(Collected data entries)
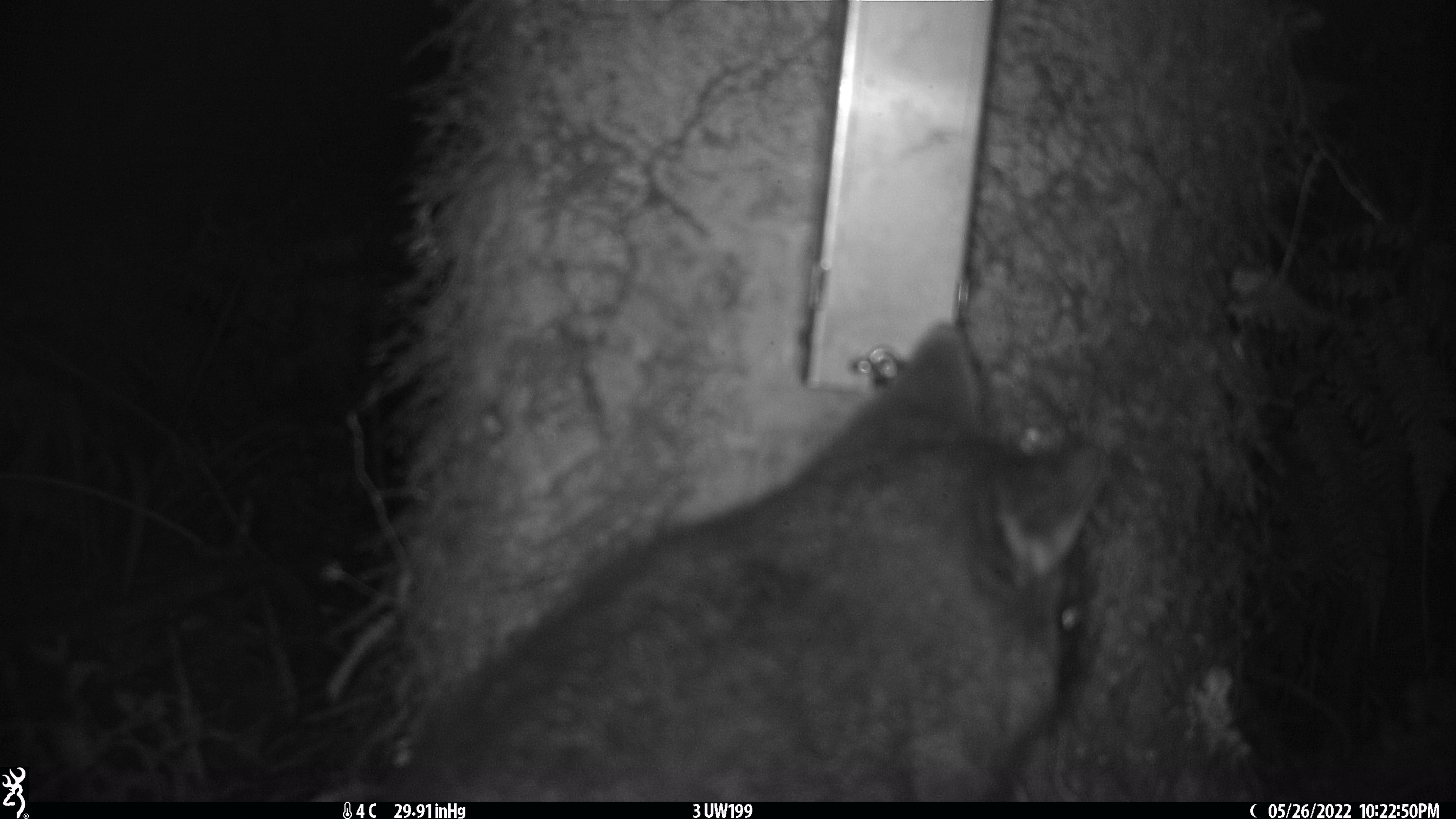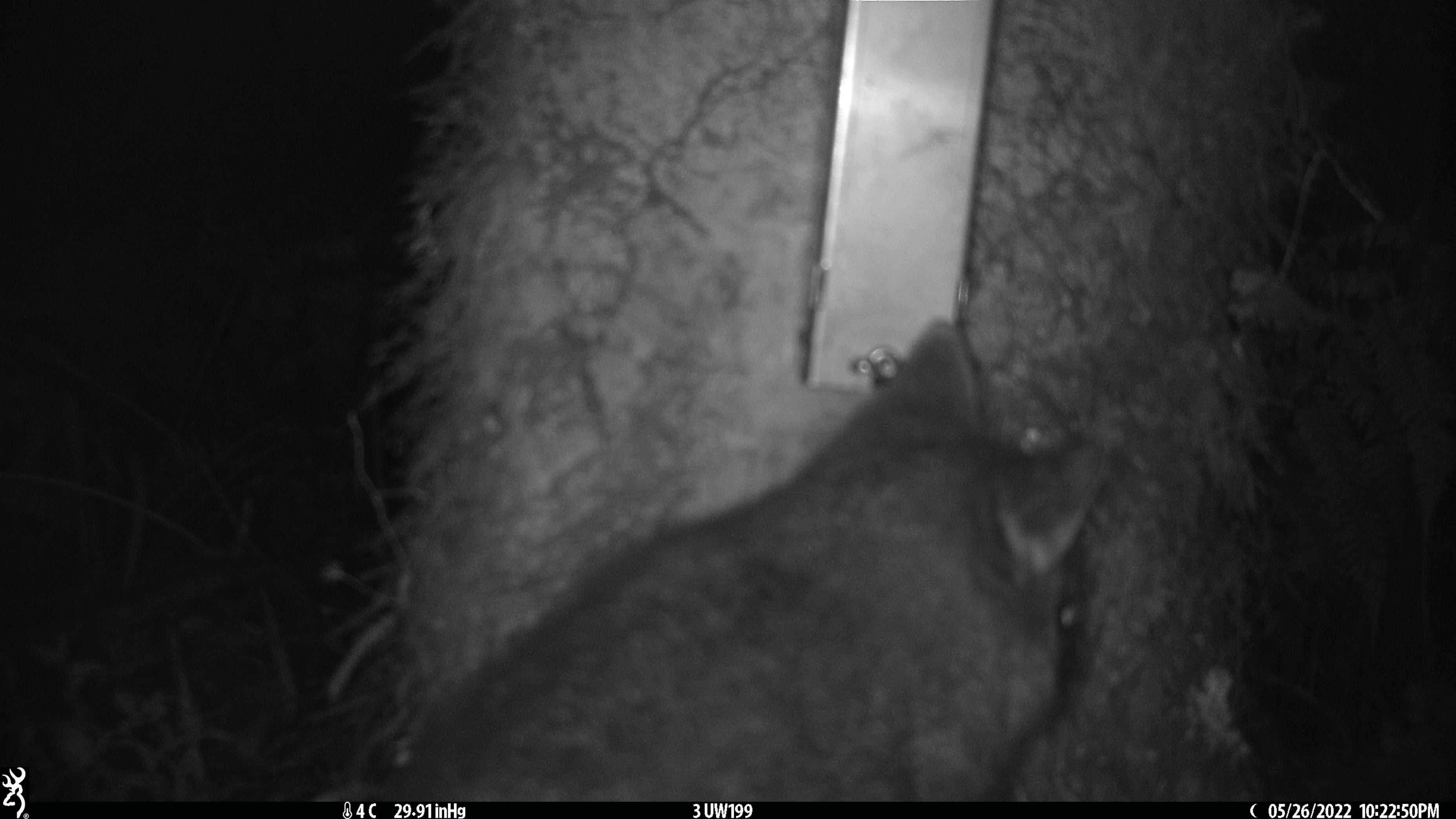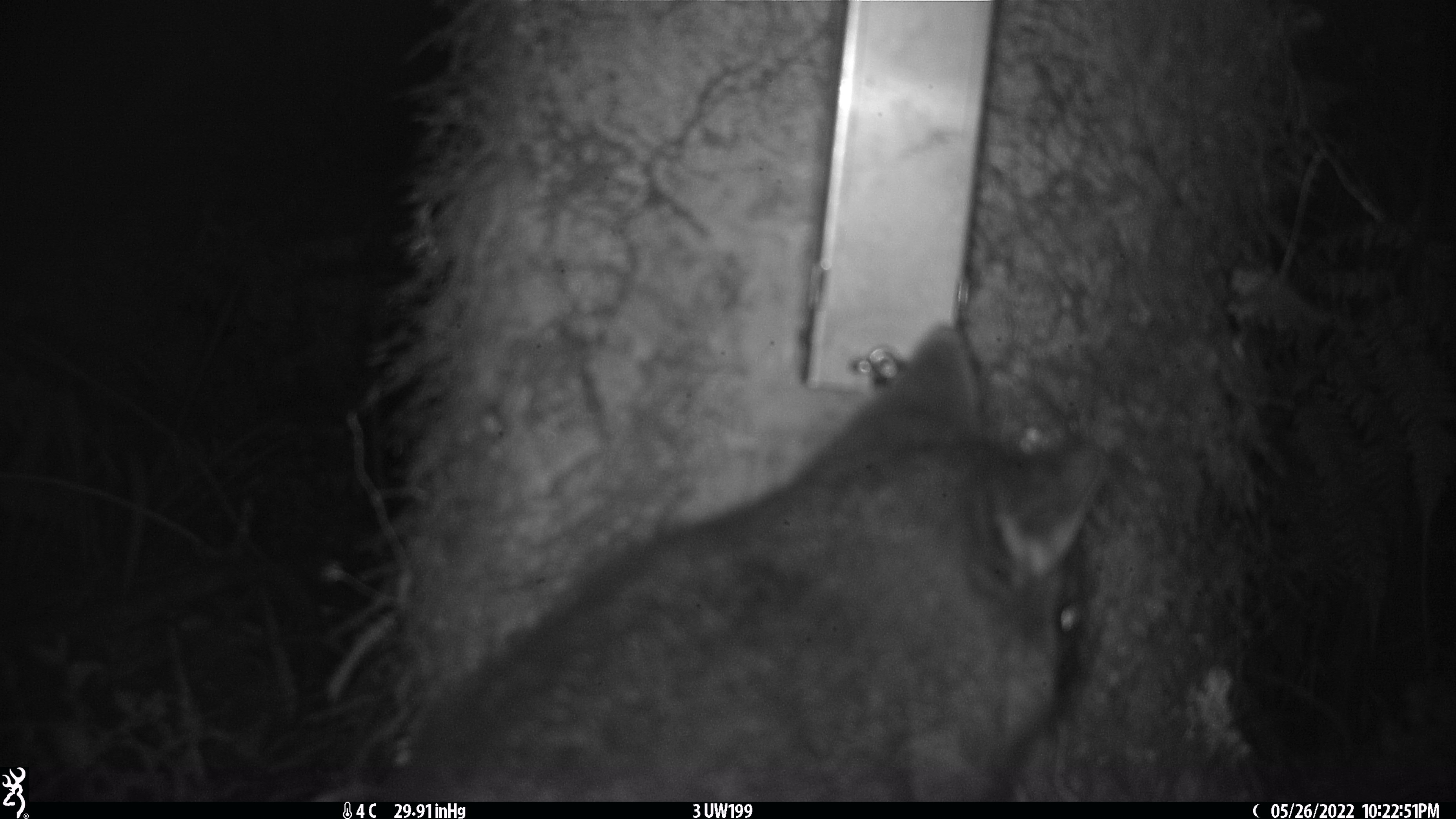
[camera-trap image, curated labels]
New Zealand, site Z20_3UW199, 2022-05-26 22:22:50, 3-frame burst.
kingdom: Animalia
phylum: Chordata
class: Mammalia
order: Diprotodontia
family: Phalangeridae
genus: Trichosurus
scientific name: Trichosurus vulpecula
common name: common brushtail possum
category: possum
Possum (common brushtail possum) (Trichosurus vulpecula).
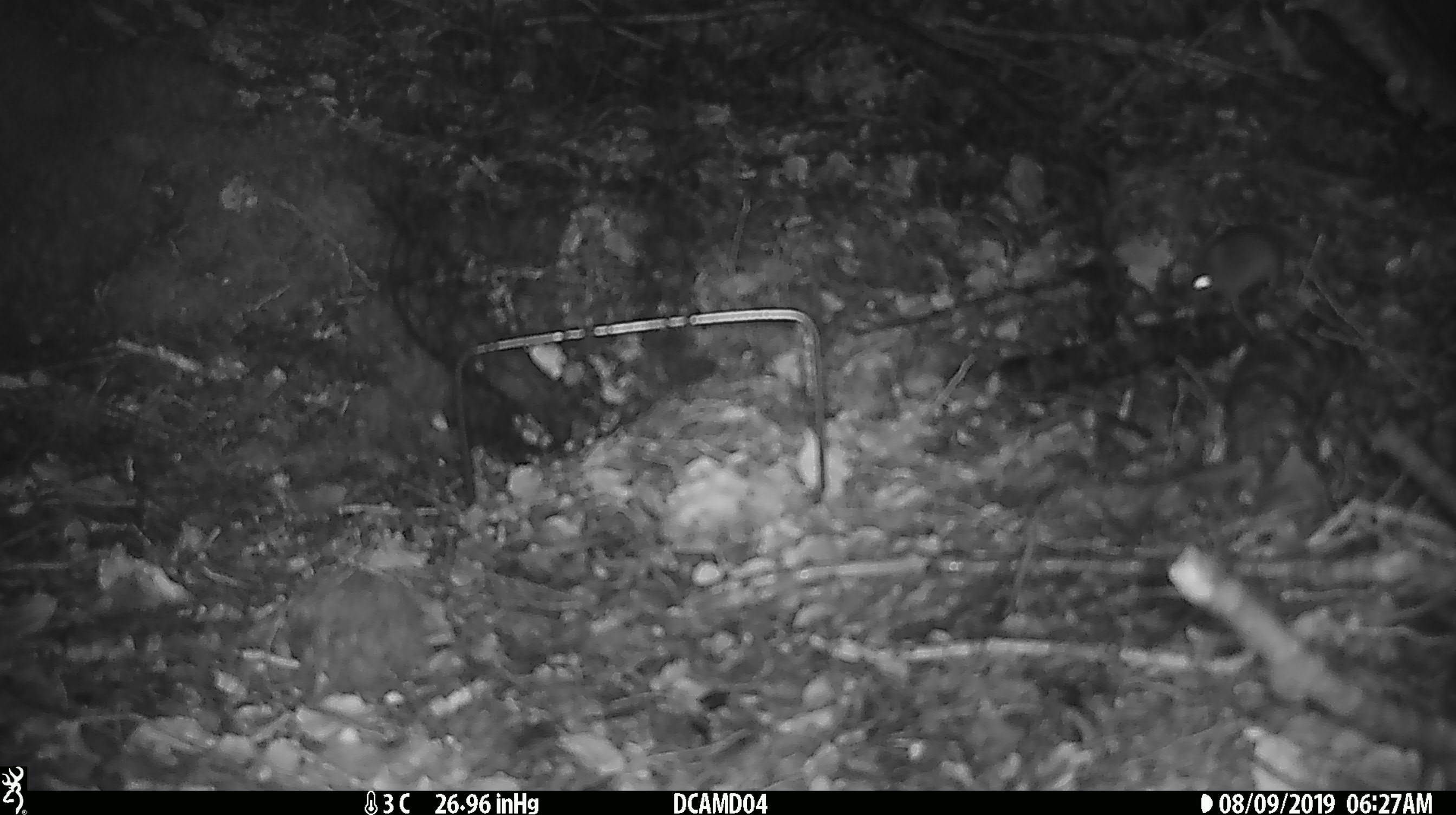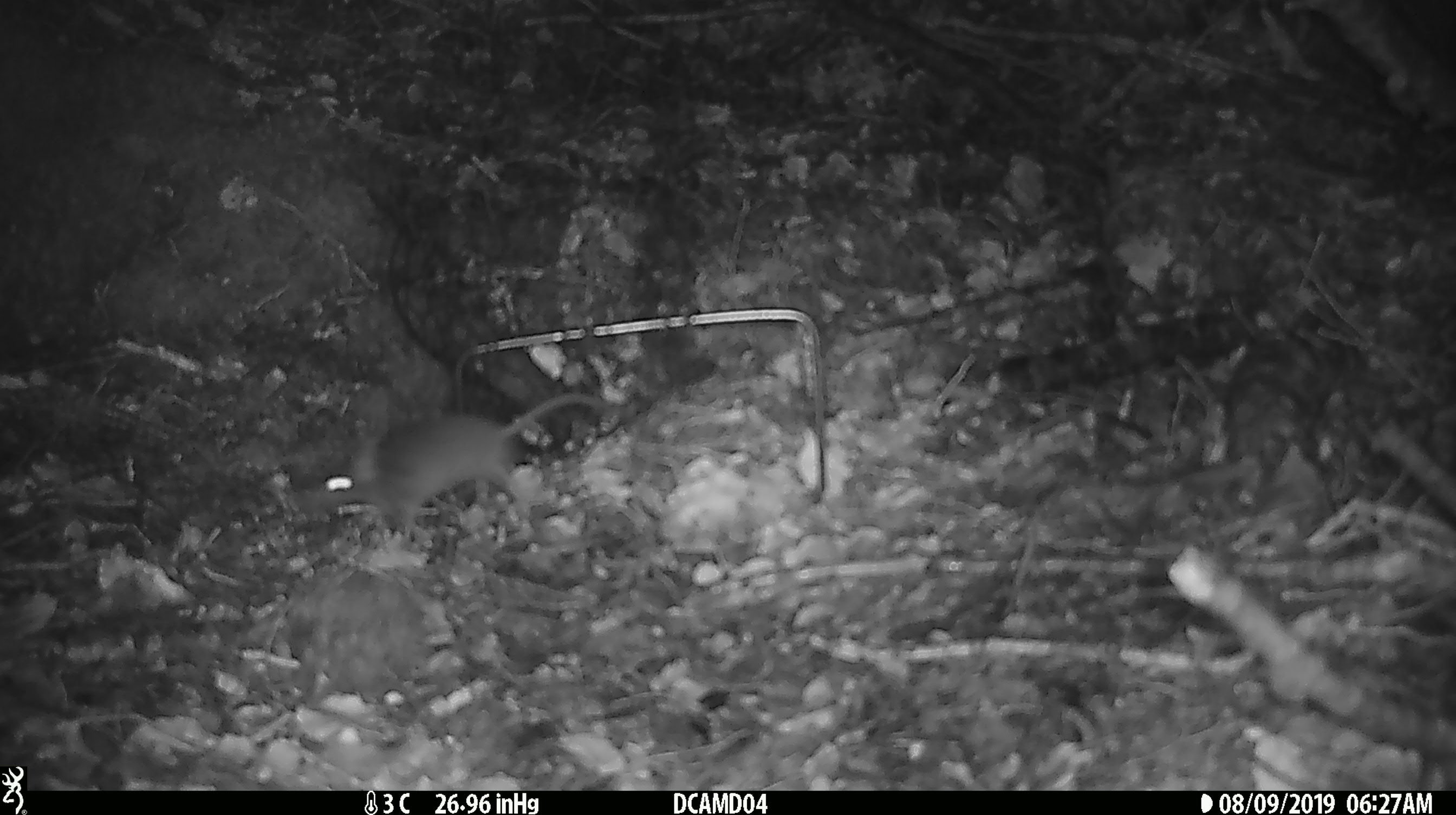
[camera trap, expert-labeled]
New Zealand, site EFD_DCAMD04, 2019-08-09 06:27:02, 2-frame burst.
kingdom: Animalia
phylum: Chordata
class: Mammalia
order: Rodentia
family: Muridae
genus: Mus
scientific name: Mus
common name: mouse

Task directions »
What is needed is the number of lines in the entries that contain the word "site", written alone.

Solution to the exercise »
2